**Exercise aim**: In the copy, keep every word of the data below and none of its pictures.

**Exercise data**:
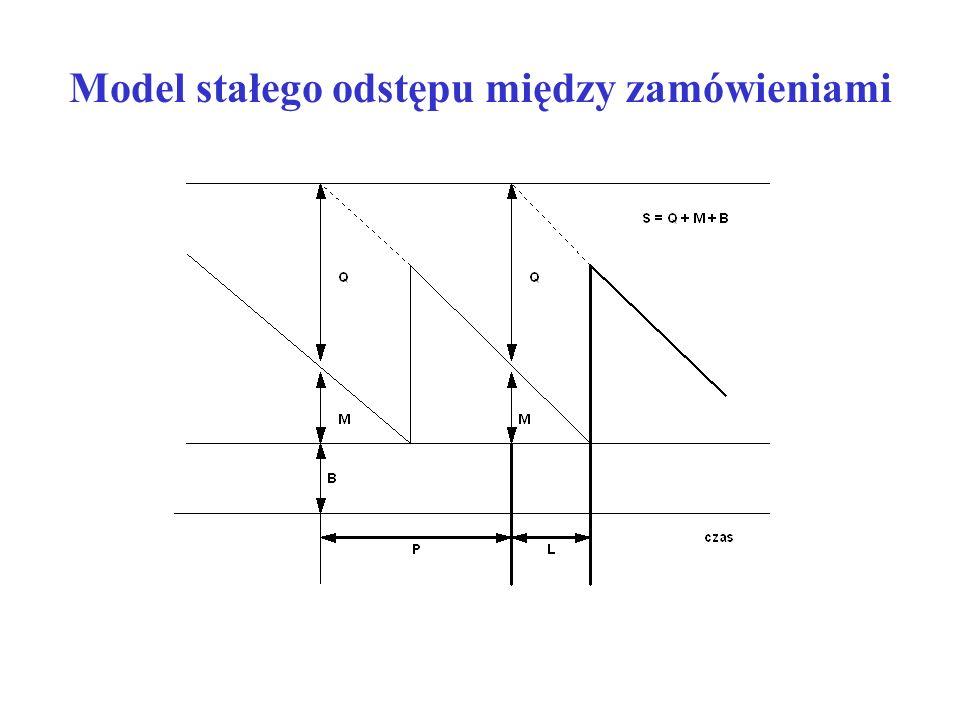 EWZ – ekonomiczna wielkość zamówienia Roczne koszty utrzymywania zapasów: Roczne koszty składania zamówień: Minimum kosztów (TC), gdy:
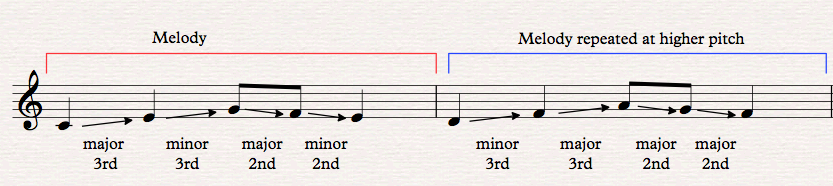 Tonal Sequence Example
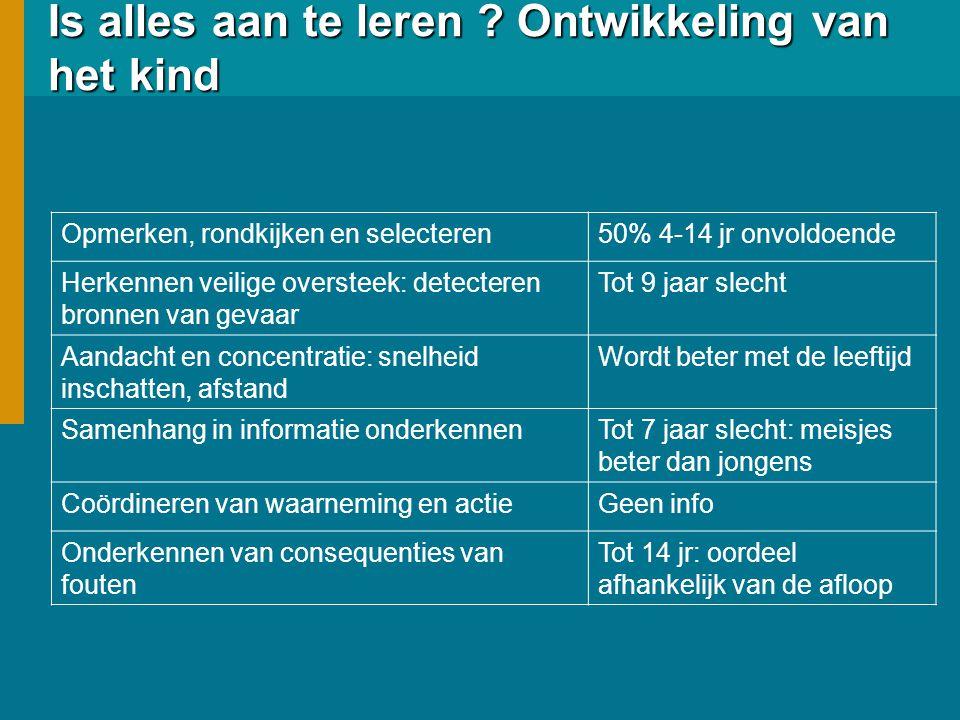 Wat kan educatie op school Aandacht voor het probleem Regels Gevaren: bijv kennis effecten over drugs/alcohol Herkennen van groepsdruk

**Result**:
 EWZ – ekonomiczna wielkość zamówienia Roczne koszty utrzymywania zapasów: Roczne koszty składania zamówień: Minimum kosztów (TC), gdy:
 Tonal Sequence Example
 Wat kan educatie op school Aandacht voor het probleem Regels Gevaren: bijv kennis effecten over drugs/alcohol Herkennen van groepsdruk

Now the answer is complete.